Archaeologists regularly work with maps and data about where sites, samples and objects are found. We ask lots of questions that have a spatial component. Which Bronze Age cairns are close to the coast in England? In this excavation, is bone found inside a building or outside in the yard? It's important to learn to work with spatial data and maps in order to succeed in a variety of careers in archaeology and heritage management.
To start working with spatial data and maps, you need to put together your toolkit.
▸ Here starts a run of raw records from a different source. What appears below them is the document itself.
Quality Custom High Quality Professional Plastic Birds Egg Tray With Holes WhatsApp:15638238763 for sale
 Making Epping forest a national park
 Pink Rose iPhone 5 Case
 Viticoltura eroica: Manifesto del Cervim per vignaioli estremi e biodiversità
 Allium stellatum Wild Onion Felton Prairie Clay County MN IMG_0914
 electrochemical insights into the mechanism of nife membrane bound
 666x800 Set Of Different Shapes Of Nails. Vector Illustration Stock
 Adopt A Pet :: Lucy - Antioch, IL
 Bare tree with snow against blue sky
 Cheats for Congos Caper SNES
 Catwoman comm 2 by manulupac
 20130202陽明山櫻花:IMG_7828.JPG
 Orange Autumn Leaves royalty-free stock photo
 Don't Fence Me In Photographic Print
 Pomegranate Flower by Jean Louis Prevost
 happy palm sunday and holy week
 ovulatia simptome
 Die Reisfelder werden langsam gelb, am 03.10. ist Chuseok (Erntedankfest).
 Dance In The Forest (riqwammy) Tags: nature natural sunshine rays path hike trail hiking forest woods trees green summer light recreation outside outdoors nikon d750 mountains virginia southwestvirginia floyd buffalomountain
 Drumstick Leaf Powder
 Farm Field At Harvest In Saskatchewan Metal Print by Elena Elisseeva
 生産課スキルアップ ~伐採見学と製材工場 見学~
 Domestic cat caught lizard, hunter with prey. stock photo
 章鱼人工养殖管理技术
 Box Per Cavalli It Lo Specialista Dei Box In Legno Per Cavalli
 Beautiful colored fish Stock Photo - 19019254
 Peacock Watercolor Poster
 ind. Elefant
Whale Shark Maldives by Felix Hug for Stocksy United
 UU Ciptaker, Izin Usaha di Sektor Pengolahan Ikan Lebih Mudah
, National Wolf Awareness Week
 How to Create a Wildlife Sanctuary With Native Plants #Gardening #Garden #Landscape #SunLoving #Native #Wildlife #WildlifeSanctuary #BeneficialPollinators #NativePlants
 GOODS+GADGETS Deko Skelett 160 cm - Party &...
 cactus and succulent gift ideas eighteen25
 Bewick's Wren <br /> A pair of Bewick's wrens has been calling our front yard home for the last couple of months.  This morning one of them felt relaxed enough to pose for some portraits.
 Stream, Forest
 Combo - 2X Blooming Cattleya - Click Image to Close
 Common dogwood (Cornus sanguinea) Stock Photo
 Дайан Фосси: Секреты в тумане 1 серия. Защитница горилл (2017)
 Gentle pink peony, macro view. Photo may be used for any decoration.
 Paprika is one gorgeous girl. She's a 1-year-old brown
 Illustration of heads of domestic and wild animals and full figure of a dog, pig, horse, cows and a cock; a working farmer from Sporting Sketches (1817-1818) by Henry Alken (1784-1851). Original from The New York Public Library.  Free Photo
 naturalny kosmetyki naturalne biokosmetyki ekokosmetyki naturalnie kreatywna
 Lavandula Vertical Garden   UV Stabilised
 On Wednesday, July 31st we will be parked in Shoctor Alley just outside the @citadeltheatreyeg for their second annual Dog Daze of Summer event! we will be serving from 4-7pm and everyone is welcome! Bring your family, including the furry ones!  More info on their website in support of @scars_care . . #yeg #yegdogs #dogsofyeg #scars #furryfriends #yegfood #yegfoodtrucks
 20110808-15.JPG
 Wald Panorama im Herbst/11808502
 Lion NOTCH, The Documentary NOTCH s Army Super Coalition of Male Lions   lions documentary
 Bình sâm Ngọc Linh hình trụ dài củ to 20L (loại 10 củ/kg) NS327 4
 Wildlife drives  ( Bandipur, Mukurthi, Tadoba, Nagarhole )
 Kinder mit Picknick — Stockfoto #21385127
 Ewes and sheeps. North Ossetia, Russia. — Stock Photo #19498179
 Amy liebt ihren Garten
You're currently working inside something called a jupyter notebook. It's a place to keep notes, pictures, code and maps together. You can add tools and data into your jupyter notebook and then use them to ask spatial questions and make maps and visualisations that help answer those questions.
The aim of this exercise is for you to:
%matplotlib inline
# Matplotlib is your tool for drawing graphs and basic maps. You need this!
import pandas as pd
import requests
import fiona
import geopandas as gpd
import ipywidgets as widgets
import bokeh
# These are what we call prerequisites. They are basic toosl you need to get started.
# Pandas manipulate data. Geo-pandas manipulate geographic data. They're also black and white and like to eat bamboo...
# You need these to manipulate your data!
# Fiona helps with geographic data.
# Requests are for asking for things. It's good to be able to ask for things.
# ipywidgets supports interactivity.
# Remember to hit Ctrl+Enter to make things happen!
url = 'https://raw.githubusercontent.com/ropitz/spatialarchaeology/master/data/gabii_areaB_published2.geojson'
# This is where I put the data. It's in a format called geojson, used to represent geometry (shapes) and attributes (text).
request = requests.get(url)
# Please get me the data at that web address (url)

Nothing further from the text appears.